- TRY IT: Among the records, which lines hold the word "over"? Pick them out.
[Start of section]
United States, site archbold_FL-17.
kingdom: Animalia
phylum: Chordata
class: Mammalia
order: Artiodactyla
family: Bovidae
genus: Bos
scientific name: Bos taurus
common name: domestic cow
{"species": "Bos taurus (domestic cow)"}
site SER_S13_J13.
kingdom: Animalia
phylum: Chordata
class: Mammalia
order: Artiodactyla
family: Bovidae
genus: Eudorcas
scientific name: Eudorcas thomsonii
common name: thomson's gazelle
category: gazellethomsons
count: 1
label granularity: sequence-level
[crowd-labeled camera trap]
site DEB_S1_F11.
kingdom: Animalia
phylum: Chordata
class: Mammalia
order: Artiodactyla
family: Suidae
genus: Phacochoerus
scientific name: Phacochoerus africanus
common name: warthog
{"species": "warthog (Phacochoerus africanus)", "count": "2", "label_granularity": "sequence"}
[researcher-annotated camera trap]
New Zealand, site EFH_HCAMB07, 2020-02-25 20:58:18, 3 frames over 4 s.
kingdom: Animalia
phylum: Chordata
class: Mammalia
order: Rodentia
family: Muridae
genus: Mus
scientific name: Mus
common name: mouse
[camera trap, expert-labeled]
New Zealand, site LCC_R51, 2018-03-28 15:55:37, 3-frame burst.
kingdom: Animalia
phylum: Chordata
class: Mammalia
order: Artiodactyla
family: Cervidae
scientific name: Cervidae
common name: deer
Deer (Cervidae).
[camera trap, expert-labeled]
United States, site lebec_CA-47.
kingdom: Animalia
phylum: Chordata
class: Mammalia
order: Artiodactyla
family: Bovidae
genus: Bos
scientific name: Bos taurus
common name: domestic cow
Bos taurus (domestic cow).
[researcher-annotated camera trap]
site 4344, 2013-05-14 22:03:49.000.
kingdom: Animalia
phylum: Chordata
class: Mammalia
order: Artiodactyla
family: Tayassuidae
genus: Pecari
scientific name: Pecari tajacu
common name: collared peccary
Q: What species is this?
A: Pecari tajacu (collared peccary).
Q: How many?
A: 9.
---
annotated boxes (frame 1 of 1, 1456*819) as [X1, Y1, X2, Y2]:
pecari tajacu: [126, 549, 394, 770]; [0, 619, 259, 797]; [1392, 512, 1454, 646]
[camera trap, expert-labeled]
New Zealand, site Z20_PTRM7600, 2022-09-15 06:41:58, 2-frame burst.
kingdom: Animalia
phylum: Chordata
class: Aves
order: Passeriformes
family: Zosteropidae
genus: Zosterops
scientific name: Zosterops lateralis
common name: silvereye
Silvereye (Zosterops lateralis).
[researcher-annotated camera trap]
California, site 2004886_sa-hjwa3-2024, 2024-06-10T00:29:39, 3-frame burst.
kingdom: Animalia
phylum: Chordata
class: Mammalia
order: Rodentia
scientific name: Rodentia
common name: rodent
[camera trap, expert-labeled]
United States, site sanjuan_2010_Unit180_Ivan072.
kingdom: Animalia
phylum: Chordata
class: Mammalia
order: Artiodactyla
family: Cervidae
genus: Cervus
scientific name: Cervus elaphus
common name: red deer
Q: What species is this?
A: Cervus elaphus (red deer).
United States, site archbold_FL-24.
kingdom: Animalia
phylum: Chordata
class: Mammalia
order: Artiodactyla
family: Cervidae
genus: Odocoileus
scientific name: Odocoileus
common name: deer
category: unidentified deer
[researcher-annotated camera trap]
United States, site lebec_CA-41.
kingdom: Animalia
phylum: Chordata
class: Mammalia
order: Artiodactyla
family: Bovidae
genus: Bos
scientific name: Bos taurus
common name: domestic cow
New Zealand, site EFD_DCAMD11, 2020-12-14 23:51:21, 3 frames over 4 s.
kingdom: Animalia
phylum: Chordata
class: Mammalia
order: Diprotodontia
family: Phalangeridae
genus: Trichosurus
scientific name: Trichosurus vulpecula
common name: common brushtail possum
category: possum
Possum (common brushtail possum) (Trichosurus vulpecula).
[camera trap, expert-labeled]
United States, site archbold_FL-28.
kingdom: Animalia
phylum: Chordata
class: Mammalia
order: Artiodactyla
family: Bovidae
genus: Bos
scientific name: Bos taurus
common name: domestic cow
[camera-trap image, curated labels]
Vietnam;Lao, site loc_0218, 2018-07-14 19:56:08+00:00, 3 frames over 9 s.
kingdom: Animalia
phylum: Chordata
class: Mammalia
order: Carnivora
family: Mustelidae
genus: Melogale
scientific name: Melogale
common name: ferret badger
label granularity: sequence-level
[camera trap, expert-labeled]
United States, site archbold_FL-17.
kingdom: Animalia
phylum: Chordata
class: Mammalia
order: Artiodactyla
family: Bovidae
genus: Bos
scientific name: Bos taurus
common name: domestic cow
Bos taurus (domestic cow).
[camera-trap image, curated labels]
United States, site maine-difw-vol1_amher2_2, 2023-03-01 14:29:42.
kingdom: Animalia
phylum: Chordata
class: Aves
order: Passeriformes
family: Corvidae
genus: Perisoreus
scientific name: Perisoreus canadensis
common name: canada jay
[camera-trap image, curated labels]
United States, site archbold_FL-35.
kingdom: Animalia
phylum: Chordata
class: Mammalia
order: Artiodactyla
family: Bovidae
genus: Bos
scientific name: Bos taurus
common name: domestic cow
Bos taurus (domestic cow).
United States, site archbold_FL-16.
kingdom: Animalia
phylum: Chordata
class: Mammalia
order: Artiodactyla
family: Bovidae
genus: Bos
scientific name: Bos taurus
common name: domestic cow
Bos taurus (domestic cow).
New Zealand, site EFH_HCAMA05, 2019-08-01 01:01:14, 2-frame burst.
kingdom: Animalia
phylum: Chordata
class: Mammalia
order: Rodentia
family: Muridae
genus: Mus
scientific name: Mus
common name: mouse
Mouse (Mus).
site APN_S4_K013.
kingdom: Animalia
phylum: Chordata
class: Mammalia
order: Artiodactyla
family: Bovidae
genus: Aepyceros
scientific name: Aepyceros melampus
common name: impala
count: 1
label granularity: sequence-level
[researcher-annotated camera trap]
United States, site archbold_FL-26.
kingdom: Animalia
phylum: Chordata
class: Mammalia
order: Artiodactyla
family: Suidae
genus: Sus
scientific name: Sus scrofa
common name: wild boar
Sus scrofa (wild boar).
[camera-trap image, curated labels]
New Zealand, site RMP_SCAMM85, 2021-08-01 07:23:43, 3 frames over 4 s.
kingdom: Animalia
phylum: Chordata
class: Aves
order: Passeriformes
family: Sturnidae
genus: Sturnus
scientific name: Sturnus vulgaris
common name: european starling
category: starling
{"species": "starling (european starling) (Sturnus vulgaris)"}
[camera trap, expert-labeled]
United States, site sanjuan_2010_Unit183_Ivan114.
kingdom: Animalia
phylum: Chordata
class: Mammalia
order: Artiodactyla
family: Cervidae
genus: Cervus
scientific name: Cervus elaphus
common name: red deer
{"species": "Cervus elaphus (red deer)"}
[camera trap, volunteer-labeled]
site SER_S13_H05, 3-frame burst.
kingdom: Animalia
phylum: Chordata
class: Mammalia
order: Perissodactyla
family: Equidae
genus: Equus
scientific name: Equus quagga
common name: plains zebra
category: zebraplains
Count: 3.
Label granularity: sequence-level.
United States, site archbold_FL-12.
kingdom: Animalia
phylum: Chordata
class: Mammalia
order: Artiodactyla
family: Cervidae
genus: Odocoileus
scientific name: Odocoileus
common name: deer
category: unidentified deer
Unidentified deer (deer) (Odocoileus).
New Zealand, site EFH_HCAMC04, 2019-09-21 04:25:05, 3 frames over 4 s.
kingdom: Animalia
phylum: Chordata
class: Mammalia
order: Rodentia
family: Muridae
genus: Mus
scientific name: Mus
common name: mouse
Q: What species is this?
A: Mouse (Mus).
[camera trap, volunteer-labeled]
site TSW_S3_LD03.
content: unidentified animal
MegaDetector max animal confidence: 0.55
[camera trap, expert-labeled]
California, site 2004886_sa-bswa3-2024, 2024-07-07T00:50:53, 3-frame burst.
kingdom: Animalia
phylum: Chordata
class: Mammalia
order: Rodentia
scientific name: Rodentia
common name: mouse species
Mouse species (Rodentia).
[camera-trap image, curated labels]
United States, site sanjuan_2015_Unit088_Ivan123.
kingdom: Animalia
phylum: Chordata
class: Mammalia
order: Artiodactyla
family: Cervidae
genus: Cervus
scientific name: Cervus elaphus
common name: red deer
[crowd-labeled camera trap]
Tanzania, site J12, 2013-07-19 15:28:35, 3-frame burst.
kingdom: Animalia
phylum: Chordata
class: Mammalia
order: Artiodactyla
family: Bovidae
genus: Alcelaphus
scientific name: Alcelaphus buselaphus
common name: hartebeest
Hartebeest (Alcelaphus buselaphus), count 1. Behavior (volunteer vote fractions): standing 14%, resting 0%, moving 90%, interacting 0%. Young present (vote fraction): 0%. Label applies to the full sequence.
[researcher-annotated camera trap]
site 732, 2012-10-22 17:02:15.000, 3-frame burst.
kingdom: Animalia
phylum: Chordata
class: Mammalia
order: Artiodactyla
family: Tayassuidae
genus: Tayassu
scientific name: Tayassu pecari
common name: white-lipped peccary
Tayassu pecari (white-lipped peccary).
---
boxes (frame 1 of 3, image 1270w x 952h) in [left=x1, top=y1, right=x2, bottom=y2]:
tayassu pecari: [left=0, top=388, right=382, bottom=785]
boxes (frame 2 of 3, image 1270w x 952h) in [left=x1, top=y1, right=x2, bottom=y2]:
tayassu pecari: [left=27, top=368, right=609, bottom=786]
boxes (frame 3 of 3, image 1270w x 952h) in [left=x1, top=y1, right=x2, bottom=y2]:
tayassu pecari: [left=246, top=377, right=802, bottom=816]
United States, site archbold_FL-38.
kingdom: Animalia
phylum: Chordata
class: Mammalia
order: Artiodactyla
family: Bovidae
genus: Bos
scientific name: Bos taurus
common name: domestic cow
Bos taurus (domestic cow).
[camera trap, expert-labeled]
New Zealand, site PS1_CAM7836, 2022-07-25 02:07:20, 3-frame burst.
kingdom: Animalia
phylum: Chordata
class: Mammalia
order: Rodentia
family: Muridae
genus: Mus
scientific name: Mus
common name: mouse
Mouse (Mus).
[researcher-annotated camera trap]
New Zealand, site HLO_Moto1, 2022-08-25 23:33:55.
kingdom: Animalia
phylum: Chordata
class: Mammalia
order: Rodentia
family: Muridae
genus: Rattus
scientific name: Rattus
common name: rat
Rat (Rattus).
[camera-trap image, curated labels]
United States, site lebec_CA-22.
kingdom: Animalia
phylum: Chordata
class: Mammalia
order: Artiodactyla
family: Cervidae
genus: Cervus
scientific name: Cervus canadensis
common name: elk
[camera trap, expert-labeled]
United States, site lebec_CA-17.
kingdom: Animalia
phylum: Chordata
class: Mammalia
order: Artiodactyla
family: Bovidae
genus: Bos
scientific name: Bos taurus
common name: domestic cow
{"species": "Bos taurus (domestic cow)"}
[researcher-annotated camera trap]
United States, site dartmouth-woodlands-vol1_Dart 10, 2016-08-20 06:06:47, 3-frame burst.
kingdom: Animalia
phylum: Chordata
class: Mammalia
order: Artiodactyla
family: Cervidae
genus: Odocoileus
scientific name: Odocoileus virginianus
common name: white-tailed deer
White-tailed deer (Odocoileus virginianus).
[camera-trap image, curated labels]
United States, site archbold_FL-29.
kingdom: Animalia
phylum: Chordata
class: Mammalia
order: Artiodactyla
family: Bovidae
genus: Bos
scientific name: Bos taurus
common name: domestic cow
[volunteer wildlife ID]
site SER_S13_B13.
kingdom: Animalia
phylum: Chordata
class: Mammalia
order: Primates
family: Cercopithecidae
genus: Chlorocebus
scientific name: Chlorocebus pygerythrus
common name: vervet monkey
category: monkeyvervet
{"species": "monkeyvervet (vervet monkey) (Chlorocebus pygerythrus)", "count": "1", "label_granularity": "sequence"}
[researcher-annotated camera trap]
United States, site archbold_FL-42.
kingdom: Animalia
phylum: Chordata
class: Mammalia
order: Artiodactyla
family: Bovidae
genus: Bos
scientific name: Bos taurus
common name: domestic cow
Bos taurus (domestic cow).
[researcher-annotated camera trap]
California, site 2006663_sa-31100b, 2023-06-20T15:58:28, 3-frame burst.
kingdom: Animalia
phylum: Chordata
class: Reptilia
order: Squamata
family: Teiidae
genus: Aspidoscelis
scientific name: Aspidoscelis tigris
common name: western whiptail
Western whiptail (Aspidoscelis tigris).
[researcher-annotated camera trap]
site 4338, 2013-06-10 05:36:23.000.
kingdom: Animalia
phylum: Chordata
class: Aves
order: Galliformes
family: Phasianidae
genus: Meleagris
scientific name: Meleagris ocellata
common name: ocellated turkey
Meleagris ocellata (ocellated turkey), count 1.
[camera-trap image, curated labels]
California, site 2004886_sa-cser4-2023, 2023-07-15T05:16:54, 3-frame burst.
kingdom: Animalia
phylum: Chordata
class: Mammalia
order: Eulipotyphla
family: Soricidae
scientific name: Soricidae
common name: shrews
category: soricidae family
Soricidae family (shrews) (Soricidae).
[End of section]
- ANSWER FOR THE TASK:
New Zealand, site EFH_HCAMB07, 2020-02-25 20:58:18, 3 frames over 4 s.
New Zealand, site EFD_DCAMD11, 2020-12-14 23:51:21, 3 frames over 4 s.
Vietnam;Lao, site loc_0218, 2018-07-14 19:56:08+00:00, 3 frames over 9 s.
New Zealand, site RMP_SCAMM85, 2021-08-01 07:23:43, 3 frames over 4 s.
New Zealand, site EFH_HCAMC04, 2019-09-21 04:25:05, 3 frames over 4 s.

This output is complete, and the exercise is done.